Particle swarm optimization (PSO) is a powerful optimization algorithm inspired by the social behavior of birds and fish. It involves a population of particles that move through the search space to find the optimal solution based on the best-performing particles. This algorithm has found applications in various control methods, demonstrating its versatility.
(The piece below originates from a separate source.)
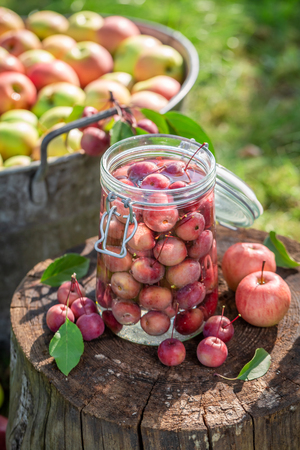 Preparation for apples compote in the jar in summer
In the realm of control systems, PSO has been successfully integrated into methodologies such as fuzzy logic [17,18], PID [19,20], and more. In this study, we leverage the capabilities of PSO by incorporating it into the parameter-tuning process of hierarchical sliding mode control. This integration aims to optimize the HSMC controller’s parameters, enhancing its overall performance. The decision to employ PSO in this research underscores the importance of intelligent optimization techniques in improving control systems. It emphasizes PSO’s potential as a valuable tool in the parameter optimization process, offering efficiency and effectiveness in achieving optimal controller configurations.
This paper makes the following contributions:
  • Our research introduces a pioneering hierarchical sliding mode controller that streamlines control efforts and outperforms dual-controller methods in both the swing-up and stability control of the rotary inverted pendulum.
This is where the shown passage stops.